Text and image: Published in Norwegian in Aftenposten, Oct. 7, 2017.
In 2009 Iain Chalmers and Paul Glasziou documented that an estimated 85 per cent of all health research is redundant and that such wastage could have been avoided.
They made this claim in an article on “Avoidable waste in the production and reporting of research evidence” which appeared in the prestigious journal The Lancet.
Several factors account for the high proportion of squandered spending, but Chalmers and Glasziou found that new projects make surprising little use of earlier work in the same field.
A 2011 study took a closer look at how often published clinical studies referred to previous research on the same issue. In roughly half the cases, none or only one of the earlier studies were cited, regardless of the number of studies available.
Nor does the quality of a study have much influence on the frequency of future citations. On the other hand, work which supports the scientists’ own hypothesis is significantly more likely to be cited.
These tendencies increase the risk that research is duplicated unnecessarily. A 2009 publication took a closer look at studies on the use of aprotinin to reduce bleeding in heart surgery.
The authors concluded that 52 projects out of 63 were superfluous, and that more than 5 600 patients were subject to unnecessary placebo trials or other controls.
This problem is attracting increasing attention, and The Lancet published a special issue on it in 2014. Chalmers contributed an article which addressed how the amount of avoidable waste can be reduced by setting different priorities.
One conclusion was that “research funders and regulators should demand that proposals for additional primary research are justified by systematic reviews of what is already known.“
Systematic reviews are summaries of existing knowledge compiled following a specific method. Systematic searches for research within a specific area (including unpublished projects) is conducted to provide . an overall view – and one which is as impartial as possible – of what the available research say.
This approach has become the gold standard for research on the effect of health interventions.
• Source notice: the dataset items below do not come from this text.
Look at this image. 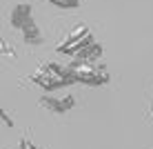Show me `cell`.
<instances>
[{"mask_svg": "<svg viewBox=\"0 0 153 149\" xmlns=\"http://www.w3.org/2000/svg\"><path fill=\"white\" fill-rule=\"evenodd\" d=\"M67 67L71 69L76 85H84V87H104L111 82V73H109L107 65L102 60L100 62H78L69 60Z\"/></svg>", "mask_w": 153, "mask_h": 149, "instance_id": "2", "label": "cell"}, {"mask_svg": "<svg viewBox=\"0 0 153 149\" xmlns=\"http://www.w3.org/2000/svg\"><path fill=\"white\" fill-rule=\"evenodd\" d=\"M31 82L38 85L45 94H56L60 89H67L71 85H76L73 80V73L71 69L62 62H56V60H47L31 73Z\"/></svg>", "mask_w": 153, "mask_h": 149, "instance_id": "1", "label": "cell"}, {"mask_svg": "<svg viewBox=\"0 0 153 149\" xmlns=\"http://www.w3.org/2000/svg\"><path fill=\"white\" fill-rule=\"evenodd\" d=\"M0 54H2V56H9V58H13V56H16V51L11 49V47L4 45V40H0Z\"/></svg>", "mask_w": 153, "mask_h": 149, "instance_id": "10", "label": "cell"}, {"mask_svg": "<svg viewBox=\"0 0 153 149\" xmlns=\"http://www.w3.org/2000/svg\"><path fill=\"white\" fill-rule=\"evenodd\" d=\"M40 105L45 107L49 114H69V111L76 107V98L73 96H53V94H45L40 98Z\"/></svg>", "mask_w": 153, "mask_h": 149, "instance_id": "4", "label": "cell"}, {"mask_svg": "<svg viewBox=\"0 0 153 149\" xmlns=\"http://www.w3.org/2000/svg\"><path fill=\"white\" fill-rule=\"evenodd\" d=\"M93 40H98L96 34H93V29L89 27V25H84V22H78L76 27H73L69 34L56 45V54H60V56L73 60L78 51H82L84 47H89Z\"/></svg>", "mask_w": 153, "mask_h": 149, "instance_id": "3", "label": "cell"}, {"mask_svg": "<svg viewBox=\"0 0 153 149\" xmlns=\"http://www.w3.org/2000/svg\"><path fill=\"white\" fill-rule=\"evenodd\" d=\"M9 22H11V27L18 31H22L25 27H29V25L36 22V16H33V7L31 4H16L11 9V13H9Z\"/></svg>", "mask_w": 153, "mask_h": 149, "instance_id": "5", "label": "cell"}, {"mask_svg": "<svg viewBox=\"0 0 153 149\" xmlns=\"http://www.w3.org/2000/svg\"><path fill=\"white\" fill-rule=\"evenodd\" d=\"M51 4H53V7H58V9H78L80 7V2L82 0H49Z\"/></svg>", "mask_w": 153, "mask_h": 149, "instance_id": "7", "label": "cell"}, {"mask_svg": "<svg viewBox=\"0 0 153 149\" xmlns=\"http://www.w3.org/2000/svg\"><path fill=\"white\" fill-rule=\"evenodd\" d=\"M0 120H2L7 127H13V118L7 114V109H2V107H0Z\"/></svg>", "mask_w": 153, "mask_h": 149, "instance_id": "9", "label": "cell"}, {"mask_svg": "<svg viewBox=\"0 0 153 149\" xmlns=\"http://www.w3.org/2000/svg\"><path fill=\"white\" fill-rule=\"evenodd\" d=\"M20 38H22L25 45H31V47H38L45 42V34H42V29H40V25L38 22H33V25H29V27H25L22 31H20Z\"/></svg>", "mask_w": 153, "mask_h": 149, "instance_id": "6", "label": "cell"}, {"mask_svg": "<svg viewBox=\"0 0 153 149\" xmlns=\"http://www.w3.org/2000/svg\"><path fill=\"white\" fill-rule=\"evenodd\" d=\"M18 149H40L38 145H36L31 138H27V136H22L20 138V142H18Z\"/></svg>", "mask_w": 153, "mask_h": 149, "instance_id": "8", "label": "cell"}]
</instances>
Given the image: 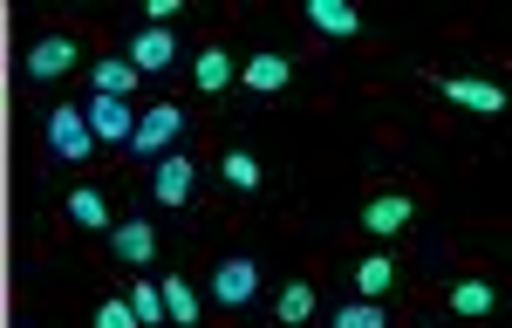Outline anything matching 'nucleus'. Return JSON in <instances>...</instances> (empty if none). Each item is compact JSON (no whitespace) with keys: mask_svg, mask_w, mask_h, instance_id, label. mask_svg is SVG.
I'll return each mask as SVG.
<instances>
[{"mask_svg":"<svg viewBox=\"0 0 512 328\" xmlns=\"http://www.w3.org/2000/svg\"><path fill=\"white\" fill-rule=\"evenodd\" d=\"M178 130H185V110H178V103H151V110H137V130H130V151L158 164L164 151L178 144Z\"/></svg>","mask_w":512,"mask_h":328,"instance_id":"1","label":"nucleus"},{"mask_svg":"<svg viewBox=\"0 0 512 328\" xmlns=\"http://www.w3.org/2000/svg\"><path fill=\"white\" fill-rule=\"evenodd\" d=\"M410 219H417V192H403V185H396V192H369L355 226H362V233H376V240H396Z\"/></svg>","mask_w":512,"mask_h":328,"instance_id":"2","label":"nucleus"},{"mask_svg":"<svg viewBox=\"0 0 512 328\" xmlns=\"http://www.w3.org/2000/svg\"><path fill=\"white\" fill-rule=\"evenodd\" d=\"M48 151H55L62 164H89L96 137H89V123H82L76 103H55V110H48Z\"/></svg>","mask_w":512,"mask_h":328,"instance_id":"3","label":"nucleus"},{"mask_svg":"<svg viewBox=\"0 0 512 328\" xmlns=\"http://www.w3.org/2000/svg\"><path fill=\"white\" fill-rule=\"evenodd\" d=\"M76 62H82V41H76V35H62V28H55V35H35V41H28V76H35V82H62L69 69H76Z\"/></svg>","mask_w":512,"mask_h":328,"instance_id":"4","label":"nucleus"},{"mask_svg":"<svg viewBox=\"0 0 512 328\" xmlns=\"http://www.w3.org/2000/svg\"><path fill=\"white\" fill-rule=\"evenodd\" d=\"M253 294H260V260L253 253H226L219 274H212V301L219 308H246Z\"/></svg>","mask_w":512,"mask_h":328,"instance_id":"5","label":"nucleus"},{"mask_svg":"<svg viewBox=\"0 0 512 328\" xmlns=\"http://www.w3.org/2000/svg\"><path fill=\"white\" fill-rule=\"evenodd\" d=\"M110 253H117L123 267H151V260H158V226H151L144 212L117 219V226H110Z\"/></svg>","mask_w":512,"mask_h":328,"instance_id":"6","label":"nucleus"},{"mask_svg":"<svg viewBox=\"0 0 512 328\" xmlns=\"http://www.w3.org/2000/svg\"><path fill=\"white\" fill-rule=\"evenodd\" d=\"M239 82H246L253 96H280V89L294 82V55H287V48H260V55L239 62Z\"/></svg>","mask_w":512,"mask_h":328,"instance_id":"7","label":"nucleus"},{"mask_svg":"<svg viewBox=\"0 0 512 328\" xmlns=\"http://www.w3.org/2000/svg\"><path fill=\"white\" fill-rule=\"evenodd\" d=\"M82 123H89V137H96V144H130V130H137V110H130L123 96H89Z\"/></svg>","mask_w":512,"mask_h":328,"instance_id":"8","label":"nucleus"},{"mask_svg":"<svg viewBox=\"0 0 512 328\" xmlns=\"http://www.w3.org/2000/svg\"><path fill=\"white\" fill-rule=\"evenodd\" d=\"M437 96H451V103L472 110V117H499V110H506V89H499V82H478V76H437Z\"/></svg>","mask_w":512,"mask_h":328,"instance_id":"9","label":"nucleus"},{"mask_svg":"<svg viewBox=\"0 0 512 328\" xmlns=\"http://www.w3.org/2000/svg\"><path fill=\"white\" fill-rule=\"evenodd\" d=\"M198 185V164L185 158V151H164L158 164H151V192H158V205H185Z\"/></svg>","mask_w":512,"mask_h":328,"instance_id":"10","label":"nucleus"},{"mask_svg":"<svg viewBox=\"0 0 512 328\" xmlns=\"http://www.w3.org/2000/svg\"><path fill=\"white\" fill-rule=\"evenodd\" d=\"M171 62H178V35L171 28H137L130 35V69L137 76H164Z\"/></svg>","mask_w":512,"mask_h":328,"instance_id":"11","label":"nucleus"},{"mask_svg":"<svg viewBox=\"0 0 512 328\" xmlns=\"http://www.w3.org/2000/svg\"><path fill=\"white\" fill-rule=\"evenodd\" d=\"M301 14H308V28H315L321 41H355L362 35V14H355L349 0H308Z\"/></svg>","mask_w":512,"mask_h":328,"instance_id":"12","label":"nucleus"},{"mask_svg":"<svg viewBox=\"0 0 512 328\" xmlns=\"http://www.w3.org/2000/svg\"><path fill=\"white\" fill-rule=\"evenodd\" d=\"M192 82L205 89V96H226L239 82V62L226 55V41H212V48H198V62H192Z\"/></svg>","mask_w":512,"mask_h":328,"instance_id":"13","label":"nucleus"},{"mask_svg":"<svg viewBox=\"0 0 512 328\" xmlns=\"http://www.w3.org/2000/svg\"><path fill=\"white\" fill-rule=\"evenodd\" d=\"M62 212H69V219H76L82 233H103V240H110V226H117V219H110V199H103V192H96V185H76V192H69V205H62Z\"/></svg>","mask_w":512,"mask_h":328,"instance_id":"14","label":"nucleus"},{"mask_svg":"<svg viewBox=\"0 0 512 328\" xmlns=\"http://www.w3.org/2000/svg\"><path fill=\"white\" fill-rule=\"evenodd\" d=\"M492 308H499V287L492 281H458L451 287V315H458V322H485Z\"/></svg>","mask_w":512,"mask_h":328,"instance_id":"15","label":"nucleus"},{"mask_svg":"<svg viewBox=\"0 0 512 328\" xmlns=\"http://www.w3.org/2000/svg\"><path fill=\"white\" fill-rule=\"evenodd\" d=\"M274 322L280 328H301V322H315V281H287L274 294Z\"/></svg>","mask_w":512,"mask_h":328,"instance_id":"16","label":"nucleus"},{"mask_svg":"<svg viewBox=\"0 0 512 328\" xmlns=\"http://www.w3.org/2000/svg\"><path fill=\"white\" fill-rule=\"evenodd\" d=\"M390 287H396V260H390V253H369V260H355V294H362V301H383Z\"/></svg>","mask_w":512,"mask_h":328,"instance_id":"17","label":"nucleus"},{"mask_svg":"<svg viewBox=\"0 0 512 328\" xmlns=\"http://www.w3.org/2000/svg\"><path fill=\"white\" fill-rule=\"evenodd\" d=\"M219 171H226V185H233V192H260V178H267V171H260V158H253L246 144H233V151L219 158Z\"/></svg>","mask_w":512,"mask_h":328,"instance_id":"18","label":"nucleus"},{"mask_svg":"<svg viewBox=\"0 0 512 328\" xmlns=\"http://www.w3.org/2000/svg\"><path fill=\"white\" fill-rule=\"evenodd\" d=\"M123 301H130L137 328H158V322H164V294H158V281H130V287H123Z\"/></svg>","mask_w":512,"mask_h":328,"instance_id":"19","label":"nucleus"},{"mask_svg":"<svg viewBox=\"0 0 512 328\" xmlns=\"http://www.w3.org/2000/svg\"><path fill=\"white\" fill-rule=\"evenodd\" d=\"M158 294H164V315H171L178 328H198V294H192L185 281H178V274H164Z\"/></svg>","mask_w":512,"mask_h":328,"instance_id":"20","label":"nucleus"},{"mask_svg":"<svg viewBox=\"0 0 512 328\" xmlns=\"http://www.w3.org/2000/svg\"><path fill=\"white\" fill-rule=\"evenodd\" d=\"M89 82H96V96H130V89H137V69H130V62H96Z\"/></svg>","mask_w":512,"mask_h":328,"instance_id":"21","label":"nucleus"},{"mask_svg":"<svg viewBox=\"0 0 512 328\" xmlns=\"http://www.w3.org/2000/svg\"><path fill=\"white\" fill-rule=\"evenodd\" d=\"M328 328H390V315H383V301H349L328 315Z\"/></svg>","mask_w":512,"mask_h":328,"instance_id":"22","label":"nucleus"},{"mask_svg":"<svg viewBox=\"0 0 512 328\" xmlns=\"http://www.w3.org/2000/svg\"><path fill=\"white\" fill-rule=\"evenodd\" d=\"M89 328H137V315H130V301H123V294H103V301L89 308Z\"/></svg>","mask_w":512,"mask_h":328,"instance_id":"23","label":"nucleus"},{"mask_svg":"<svg viewBox=\"0 0 512 328\" xmlns=\"http://www.w3.org/2000/svg\"><path fill=\"white\" fill-rule=\"evenodd\" d=\"M144 14H151V28H171L185 14V0H144Z\"/></svg>","mask_w":512,"mask_h":328,"instance_id":"24","label":"nucleus"}]
</instances>
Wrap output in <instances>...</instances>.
That is because individual studies are vulnerable to errors, and a limited sample often provides a biased picture of the evidence.
The Kavli Trust choice of solution
The Kavli Trust is due to grant NOK 25 million this year for health research in the Kavli countries of Norway, Sweden, Finland and the UK.
That represents a modest sum in the wider scheme of things, but the desire to avoid waste is just as great. In cooperation with the Extra Foundation in Norway, the trust has accordingly made big changes to its allocation process for 2017.
Inspired by the articles by Chalmers, this kicked off with the trust board choosing an overall area of commitment – the mental health of children and young people – for its grants over the next three years.
A strategic scientific committee then reviewed updated systematic reviews to identify key evidence gaps. Twenty-two evidence gaps were identified.
However, not all such gaps have to be closed, and priorities therefore need to be set between them. Those who are hopefully going to benefit from the research results – patients, their relatives or health personnel – should have a voice in deciding which research questions are important to answer.
As a result, the knowledge gaps were submitted to six organisations for assessment and prioritisation. Finally, the 10 highest ranked evidence gaps were included in the call for research proposals. Thirty-one well-founded applications, all addressing established and relevant evidence gaps, were submitted by the deadline of 27 September 2017, and are ready to be considered for funding.
With renewed awareness of research funding and the establishment of a structured approach with the main objective of supporting useful research and reducing waste, the Kavli Trust is probably one step closer to ensuring that research is based on evidence gaps and that it is relevant to users. The upcoming assessment of the submitted proposals will reveal whether this process really does meet the trust’s objectives.
Scientific research is a resource under great pressure.The trust receives far more good project ideas than it can fund. As the studies cited above show, good arguments exist for taking greater control of the priorities set. The trust would accordingly urge all institutions and funders to give greater emphasis to securing systematic reviews and user priorities when determining what health research to pursue.